L'arrêt Dame veuve Trompier-Gravier étend la garantie procédurale du principe du contradictoire à toutes les mesures prises par l'administration à condition que soient réunies deux conditions :
- la mesure doit prendre, pour la personne visée, le caractère d'une sanction ;
- elle doit être, pour l'intéressé, suffisamment grave.
B/ Cette jurisprudence a ensuite été étendue à un grand nombre de situations :
- en matière disciplinaire : tout fonctionnaire menacé d'une mesure administrative grave ou d'une sanction doit pouvoir se défendre (CE, 1938, Coache ; CE, 1962, Dame Ruard). Le dossier du fonctionnaire doit être communiqué même lorsqu'il s'agit de "mesures prises en considération de la personne" qui n'ont pas le caractère de sanction, mais qui ont une connotation négative, et ce, même s'il s'agit d'un emploi à la discrétion du gouvernement (CE, 1949, Nègre) ;
- en matière de décisions défavorables à l'intéressé : une procédure contradictoire est nécessaire pour toute mesure défavorable à l'administré. Par exemple, le déclassement d'un vin AOC au motif qu'il ne correspond plus aux exigences de qualité requises ne peut entrer en vigueur qu'après la possibilité offerte au propriétaire de discuter l'avis des experts (CE, 1980, Société des établissements Cruse). Ou encore : une décision qui impose des contraintes à une entreprise pour protéger le libre jeu de la concurrence doit pouvoir au préalable s'expliquer (CE, 1999, Société Interbrew).
- en matière de mesures prises en considération de la personne : les mesures qui ne revêtent pas le caractère de sanction et qui présentent une gravité suffisante pour la personne sont également soumises au respect du principe du contradictoire. Par exemple, pour les décisions par lesquelles les caisses de sécurité sociale décident le reversement de sommes par les médecins (CE, 1997, Association nationale pour l'éthique de la médecine libérale et autres).

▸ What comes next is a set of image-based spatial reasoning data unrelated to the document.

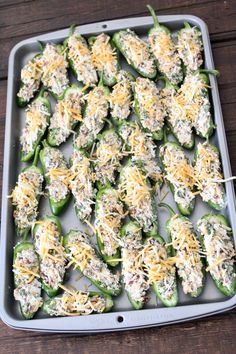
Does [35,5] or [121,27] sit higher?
[35,5]

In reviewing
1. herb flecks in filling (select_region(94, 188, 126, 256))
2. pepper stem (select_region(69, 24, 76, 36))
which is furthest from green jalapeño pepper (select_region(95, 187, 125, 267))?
pepper stem (select_region(69, 24, 76, 36))

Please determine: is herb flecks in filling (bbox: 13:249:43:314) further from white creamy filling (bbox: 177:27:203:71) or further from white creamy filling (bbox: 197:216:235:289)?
white creamy filling (bbox: 177:27:203:71)

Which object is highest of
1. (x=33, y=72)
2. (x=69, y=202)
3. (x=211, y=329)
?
(x=33, y=72)

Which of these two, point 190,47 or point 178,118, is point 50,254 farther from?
point 190,47

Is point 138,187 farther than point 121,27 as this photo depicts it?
No

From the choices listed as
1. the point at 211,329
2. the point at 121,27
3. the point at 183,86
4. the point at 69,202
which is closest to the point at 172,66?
the point at 183,86

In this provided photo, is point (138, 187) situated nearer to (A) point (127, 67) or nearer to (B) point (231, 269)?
(B) point (231, 269)

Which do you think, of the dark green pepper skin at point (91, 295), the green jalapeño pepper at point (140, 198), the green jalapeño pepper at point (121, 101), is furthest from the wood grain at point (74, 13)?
the dark green pepper skin at point (91, 295)

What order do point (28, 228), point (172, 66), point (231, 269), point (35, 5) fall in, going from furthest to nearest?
point (35, 5), point (172, 66), point (28, 228), point (231, 269)
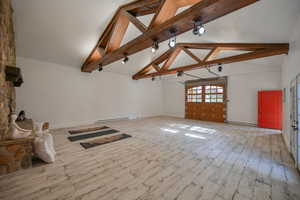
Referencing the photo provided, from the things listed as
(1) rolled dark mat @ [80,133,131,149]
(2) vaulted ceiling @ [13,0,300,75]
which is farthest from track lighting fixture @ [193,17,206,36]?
(1) rolled dark mat @ [80,133,131,149]

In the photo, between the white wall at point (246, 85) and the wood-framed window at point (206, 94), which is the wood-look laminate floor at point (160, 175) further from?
the wood-framed window at point (206, 94)

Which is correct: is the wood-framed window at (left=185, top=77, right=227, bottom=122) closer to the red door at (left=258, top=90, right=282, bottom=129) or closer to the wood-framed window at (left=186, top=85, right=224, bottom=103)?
the wood-framed window at (left=186, top=85, right=224, bottom=103)

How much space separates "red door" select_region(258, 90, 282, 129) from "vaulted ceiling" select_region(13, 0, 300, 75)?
162cm

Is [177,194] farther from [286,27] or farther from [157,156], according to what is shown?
[286,27]

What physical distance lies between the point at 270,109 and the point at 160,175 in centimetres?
623

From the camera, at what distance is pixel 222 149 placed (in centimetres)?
314

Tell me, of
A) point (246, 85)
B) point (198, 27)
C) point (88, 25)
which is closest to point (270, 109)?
point (246, 85)

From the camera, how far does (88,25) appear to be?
3502 millimetres

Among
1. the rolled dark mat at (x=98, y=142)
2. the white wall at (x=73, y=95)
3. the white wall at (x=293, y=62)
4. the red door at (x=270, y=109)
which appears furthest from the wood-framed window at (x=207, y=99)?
the rolled dark mat at (x=98, y=142)

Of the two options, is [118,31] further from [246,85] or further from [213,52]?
[246,85]

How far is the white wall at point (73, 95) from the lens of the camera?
4.66 m

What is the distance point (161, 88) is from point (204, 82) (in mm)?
3453

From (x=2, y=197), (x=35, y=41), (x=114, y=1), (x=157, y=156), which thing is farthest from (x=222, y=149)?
(x=35, y=41)

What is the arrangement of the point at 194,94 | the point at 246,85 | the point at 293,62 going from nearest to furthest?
the point at 293,62 → the point at 246,85 → the point at 194,94
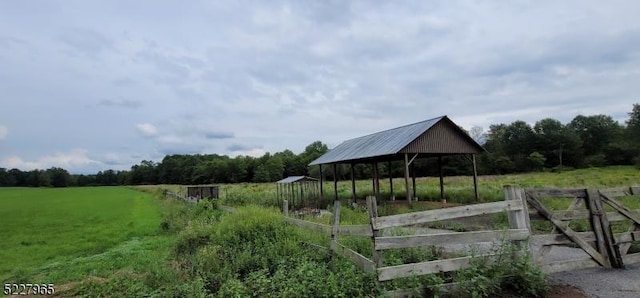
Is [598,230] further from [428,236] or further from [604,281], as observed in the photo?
[428,236]

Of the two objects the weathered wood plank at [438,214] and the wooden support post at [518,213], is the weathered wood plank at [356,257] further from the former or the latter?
the wooden support post at [518,213]

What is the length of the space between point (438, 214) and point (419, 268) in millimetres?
863

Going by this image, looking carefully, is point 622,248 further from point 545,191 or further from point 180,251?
point 180,251

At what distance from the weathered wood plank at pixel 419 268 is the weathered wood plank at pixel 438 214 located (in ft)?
1.86

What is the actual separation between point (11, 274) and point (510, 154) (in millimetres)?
74707

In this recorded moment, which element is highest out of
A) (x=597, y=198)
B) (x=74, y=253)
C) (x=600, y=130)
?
(x=600, y=130)

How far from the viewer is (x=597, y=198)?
6184mm

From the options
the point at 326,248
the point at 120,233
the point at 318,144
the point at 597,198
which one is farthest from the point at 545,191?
the point at 318,144

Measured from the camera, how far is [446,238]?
5.20m

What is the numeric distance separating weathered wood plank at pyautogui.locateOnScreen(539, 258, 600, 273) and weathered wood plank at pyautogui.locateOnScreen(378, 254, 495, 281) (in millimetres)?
1527

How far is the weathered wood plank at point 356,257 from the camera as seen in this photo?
16.7ft

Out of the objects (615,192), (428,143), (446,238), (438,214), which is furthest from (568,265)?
(428,143)

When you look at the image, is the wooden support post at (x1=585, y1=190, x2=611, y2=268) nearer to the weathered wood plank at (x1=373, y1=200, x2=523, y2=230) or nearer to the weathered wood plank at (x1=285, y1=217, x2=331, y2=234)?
the weathered wood plank at (x1=373, y1=200, x2=523, y2=230)

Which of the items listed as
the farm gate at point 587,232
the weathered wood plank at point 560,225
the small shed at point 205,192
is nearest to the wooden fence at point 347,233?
the farm gate at point 587,232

C/ Cependant cette jurisprudence ne joue pas pour les mesures prises dans un but d'intérêt général (CE, 1958, Société des Laboratoires Geigy : cas de retrait d'une spécialité pharmaceutique) ou dans l'intérêt du service public.

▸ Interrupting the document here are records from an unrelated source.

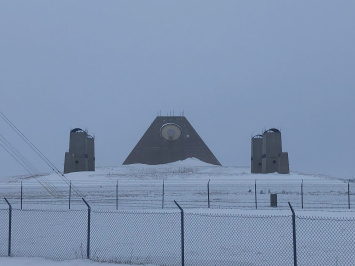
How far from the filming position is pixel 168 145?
68625mm

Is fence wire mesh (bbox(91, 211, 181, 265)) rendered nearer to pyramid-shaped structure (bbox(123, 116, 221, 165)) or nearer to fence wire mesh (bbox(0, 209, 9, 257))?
fence wire mesh (bbox(0, 209, 9, 257))

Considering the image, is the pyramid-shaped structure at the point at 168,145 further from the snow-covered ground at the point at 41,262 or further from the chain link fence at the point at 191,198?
the snow-covered ground at the point at 41,262

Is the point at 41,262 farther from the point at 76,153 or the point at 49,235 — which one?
the point at 76,153

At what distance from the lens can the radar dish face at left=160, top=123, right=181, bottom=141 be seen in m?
68.8

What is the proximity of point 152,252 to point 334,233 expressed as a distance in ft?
18.1

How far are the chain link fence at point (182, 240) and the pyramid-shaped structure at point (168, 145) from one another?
49.8 metres

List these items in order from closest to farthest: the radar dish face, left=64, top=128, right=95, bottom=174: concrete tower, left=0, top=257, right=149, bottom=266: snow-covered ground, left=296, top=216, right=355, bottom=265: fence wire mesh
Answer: left=0, top=257, right=149, bottom=266: snow-covered ground
left=296, top=216, right=355, bottom=265: fence wire mesh
left=64, top=128, right=95, bottom=174: concrete tower
the radar dish face

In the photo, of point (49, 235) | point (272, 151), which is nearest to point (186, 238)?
point (49, 235)

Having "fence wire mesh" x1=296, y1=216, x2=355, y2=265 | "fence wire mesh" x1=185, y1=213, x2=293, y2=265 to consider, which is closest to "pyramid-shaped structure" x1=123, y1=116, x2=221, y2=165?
"fence wire mesh" x1=185, y1=213, x2=293, y2=265

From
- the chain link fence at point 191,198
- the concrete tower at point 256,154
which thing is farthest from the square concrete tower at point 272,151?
the chain link fence at point 191,198

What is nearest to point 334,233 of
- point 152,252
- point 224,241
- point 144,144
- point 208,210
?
point 224,241

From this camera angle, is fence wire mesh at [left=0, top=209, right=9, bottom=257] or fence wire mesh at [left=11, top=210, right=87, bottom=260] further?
fence wire mesh at [left=0, top=209, right=9, bottom=257]

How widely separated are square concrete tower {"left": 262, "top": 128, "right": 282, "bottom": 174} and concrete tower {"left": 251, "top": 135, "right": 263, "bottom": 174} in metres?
5.84

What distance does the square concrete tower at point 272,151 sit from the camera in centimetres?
5206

Même si le décret du 28 novembre 1983 a étendu le champ du principe de respect des droits de la défense aux mesures de police, les mesures de police prises sous l'empire de l'urgence en cas de circonstances exceptionnelles ou les mesures prises en vertu d'une nécessité d'ordre public restent toutefois en dehors (CE, 1990, SARL Pub 90).

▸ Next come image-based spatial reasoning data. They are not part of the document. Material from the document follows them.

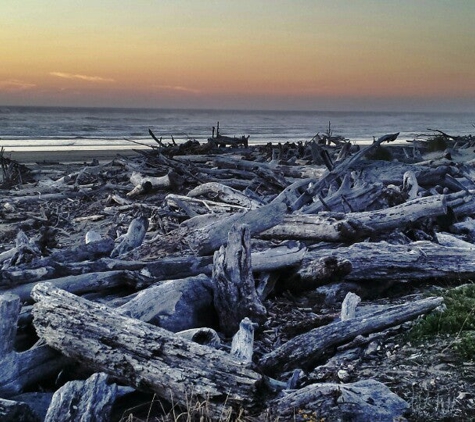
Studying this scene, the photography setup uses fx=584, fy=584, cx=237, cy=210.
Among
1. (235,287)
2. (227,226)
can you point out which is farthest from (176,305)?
(227,226)

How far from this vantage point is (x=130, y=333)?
3.94 metres

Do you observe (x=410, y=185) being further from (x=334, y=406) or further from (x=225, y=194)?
(x=334, y=406)

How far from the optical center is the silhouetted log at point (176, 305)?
487cm

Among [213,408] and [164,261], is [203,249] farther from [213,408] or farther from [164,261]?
[213,408]

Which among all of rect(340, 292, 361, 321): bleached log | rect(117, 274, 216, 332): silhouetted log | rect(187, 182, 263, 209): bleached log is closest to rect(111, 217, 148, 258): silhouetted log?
rect(117, 274, 216, 332): silhouetted log

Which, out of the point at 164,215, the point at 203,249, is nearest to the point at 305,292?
the point at 203,249

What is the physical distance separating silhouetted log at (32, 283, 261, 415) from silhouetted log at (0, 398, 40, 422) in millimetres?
563

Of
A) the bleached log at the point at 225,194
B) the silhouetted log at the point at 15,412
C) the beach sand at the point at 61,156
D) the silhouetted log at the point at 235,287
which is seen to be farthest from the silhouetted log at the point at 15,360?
the beach sand at the point at 61,156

D/ Le respect des droits de la défense comporte plusieurs exigences essentielles :
- l'intéressé doit être informé suffisamment tôt de ce qu'une mesure va être prise à son encontre et des faits retenus contre lui, de manière à être en mesure de préparer sa défense ;
- lorsque les textes prévoient la communication à l'intéressé de son dossier, elle doit être intégrale ;
- en matière disciplinaire, l'intéressé peut se faire assister d'un avocat, sauf si les textes en disposent expressément autrement.